I guess it was worth it. Next time I just might check into how much a detailer would charge....









Dan


----------



## NDJollyMon (Aug 22, 2003)

What kind/type of wax are you all using?


----------



## vern38 (Aug 18, 2003)

NDJollyMon said:


> What kind/type of wax are you all using?
> [snapback]112425[/snapback]​


Protect-All of course.









Vern


----------



## Oregon_Camper (Sep 13, 2004)

A complete waxing of the Outback is in order this summer. Not looking forward to the event...but when it is done, it will look great.


----------



## PDX_Doug (Nov 16, 2004)

I waxed ours a month ago for the Spring PNW Rally, and it sure looked nice. It's a chore, but doable. I used Thetford Premium RV Wax, and was very happy with it, however...

I washed the trailer last night after returning from Silver Falls - with Thetford Premium RV Wash - and it did not wash well. Looks like c**p, actually.









Is the Protect-All significantly better?

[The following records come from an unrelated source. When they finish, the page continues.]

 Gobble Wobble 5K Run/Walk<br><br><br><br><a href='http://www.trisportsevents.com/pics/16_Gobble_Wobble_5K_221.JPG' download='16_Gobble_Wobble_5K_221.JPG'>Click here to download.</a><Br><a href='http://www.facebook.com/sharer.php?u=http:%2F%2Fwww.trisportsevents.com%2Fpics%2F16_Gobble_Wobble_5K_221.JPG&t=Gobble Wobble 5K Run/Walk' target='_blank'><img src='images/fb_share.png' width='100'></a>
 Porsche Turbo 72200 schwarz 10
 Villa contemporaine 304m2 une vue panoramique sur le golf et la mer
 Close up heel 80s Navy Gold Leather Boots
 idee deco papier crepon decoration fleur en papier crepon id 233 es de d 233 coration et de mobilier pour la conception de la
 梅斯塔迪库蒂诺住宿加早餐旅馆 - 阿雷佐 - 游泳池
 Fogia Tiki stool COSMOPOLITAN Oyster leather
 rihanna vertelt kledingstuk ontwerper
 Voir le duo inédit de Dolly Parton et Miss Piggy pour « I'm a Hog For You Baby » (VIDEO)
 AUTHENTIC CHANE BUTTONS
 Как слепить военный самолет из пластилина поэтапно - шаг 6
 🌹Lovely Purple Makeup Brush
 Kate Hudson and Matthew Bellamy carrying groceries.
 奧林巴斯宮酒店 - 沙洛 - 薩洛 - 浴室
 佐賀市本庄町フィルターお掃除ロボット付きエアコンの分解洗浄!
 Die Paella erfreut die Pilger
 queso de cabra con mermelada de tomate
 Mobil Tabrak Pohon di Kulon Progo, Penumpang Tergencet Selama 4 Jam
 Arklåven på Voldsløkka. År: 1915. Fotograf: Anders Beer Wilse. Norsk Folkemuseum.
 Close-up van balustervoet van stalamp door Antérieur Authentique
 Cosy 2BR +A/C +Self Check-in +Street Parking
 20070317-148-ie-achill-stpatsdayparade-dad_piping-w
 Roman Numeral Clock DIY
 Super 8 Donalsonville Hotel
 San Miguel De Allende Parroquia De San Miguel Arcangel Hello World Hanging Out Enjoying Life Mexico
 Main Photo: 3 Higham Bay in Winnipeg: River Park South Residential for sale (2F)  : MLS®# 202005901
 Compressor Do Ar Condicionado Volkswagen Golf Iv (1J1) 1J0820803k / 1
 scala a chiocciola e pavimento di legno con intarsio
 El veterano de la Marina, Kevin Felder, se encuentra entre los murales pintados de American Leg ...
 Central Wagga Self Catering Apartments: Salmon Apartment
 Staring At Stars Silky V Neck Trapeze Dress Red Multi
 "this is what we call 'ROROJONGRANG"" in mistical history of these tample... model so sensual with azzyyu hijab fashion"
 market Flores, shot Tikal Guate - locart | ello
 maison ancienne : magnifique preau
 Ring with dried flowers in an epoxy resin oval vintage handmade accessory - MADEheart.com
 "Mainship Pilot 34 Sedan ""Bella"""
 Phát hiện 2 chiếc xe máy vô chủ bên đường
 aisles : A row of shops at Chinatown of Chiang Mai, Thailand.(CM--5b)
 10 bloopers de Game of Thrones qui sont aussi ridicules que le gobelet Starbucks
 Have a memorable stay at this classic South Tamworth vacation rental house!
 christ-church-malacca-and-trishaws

Where is it available?









Happy Trails,
Doug


----------



## briansk11 (Apr 29, 2004)

PDX_Doug said:


> I waxed ours a month ago for the Spring PNW Rally, and it sure looked nice. It's a chore, but doable. I used Thetford Premium RV Wax, and was very happy with it, however...
> 
> I washed the trailer last night after returning from Silver Falls - with Thetford Premium RV Wash - and it did not wash well. Looks like c**p, actually.Â
> 
> ...


I got my protect-all from Walmart. Very easy to use wipe one wipe off.


----------



## Grunt0311 (Aug 23, 2005)

I used "Mothers" and would not recommend it







. It looks great, but will have to be done again as it doesnt last long!


----------



## OVTT (Mar 31, 2006)

Protect-all! My father has used this stuff for years and he swears by it. He has a 15yr old ford pickup with the original paint that looks flawless. The truck is silver and sits outside its whole life. I am a believer! I protect-all'ed my Outback last week and it looks great! We just returned from our first trip and the TT got filthy and it rained. I got home and the dirt just rinsed right off.


----------



## tdvffjohn (Mar 10, 2005)

Grunt0311 said:


> I used "Mothers" and would not recommend it
> 
> 
> 
> ...


Mothers last for a week, whoopie.

I use Nufinish on my trailer, easy on and off. And it lasts


----------



## Humpty (Apr 20, 2005)

Hey Vern:

When can I drop mine off to be waxed??????









Humpty


----------



## jlbabb28 (Feb 27, 2006)

3LEES said:


> Since this is "love bug" season here, I waxed my TV last weekend. Four hours.....
> 
> 
> 
> ...


I used to own a mobile detail business years ago, $14.50 per foot to wax em.

Jeff


----------



## NDJollyMon (Aug 22, 2003)

vern38 said:


> NDJollyMon said:
> 
> 
> > What kind/type of wax are you all using?
> ...


I'm guessing this is a spray on, wipe off application? Is it really that easy?
Do you think it's better than a regular wax? Is the Protect All a cleaner too, or do you have to clean the trailer first, then wax?

I see the price is about $45 a gallon. (and you thought the price of gas sux!)

How much/quantity does it take to wax the average OUTBACK (21-25 ft)?


----------



## briansk11 (Apr 29, 2004)

NDJollyMon said:


> vern38 said:
> 
> 
> > NDJollyMon said:
> ...


I bought a 16 ounce bottle at Walmart and waxed my 28BHS and could at least wax it once or twice more with the same bottle. A little goes a long way with protect all. You don't want to use to much or it will streak.


----------



## LarryTheOutback (Jun 15, 2005)

Doug, our favorite RV service facility sells the small spray bottle of Protect-All.

I liked it so much, I bought a gallon.

Ed


----------



## Raymond (Mar 1, 2007)

I use NuFinish - outstanding shine and protection and easy on and off.


----------



## campmg (Dec 24, 2005)

Oregon_Camper said:


> A complete waxing of the Outback is in order this summer. Not looking forward to the event...but when it is done, it will look great.


I expect it to look nice and shiny at the Zions rally.


----------



## Thor (Apr 7, 2004)

Vern

My trailer will out of storage Easter weekend. I willing to deliver, if you can wash and wax









Thor


----------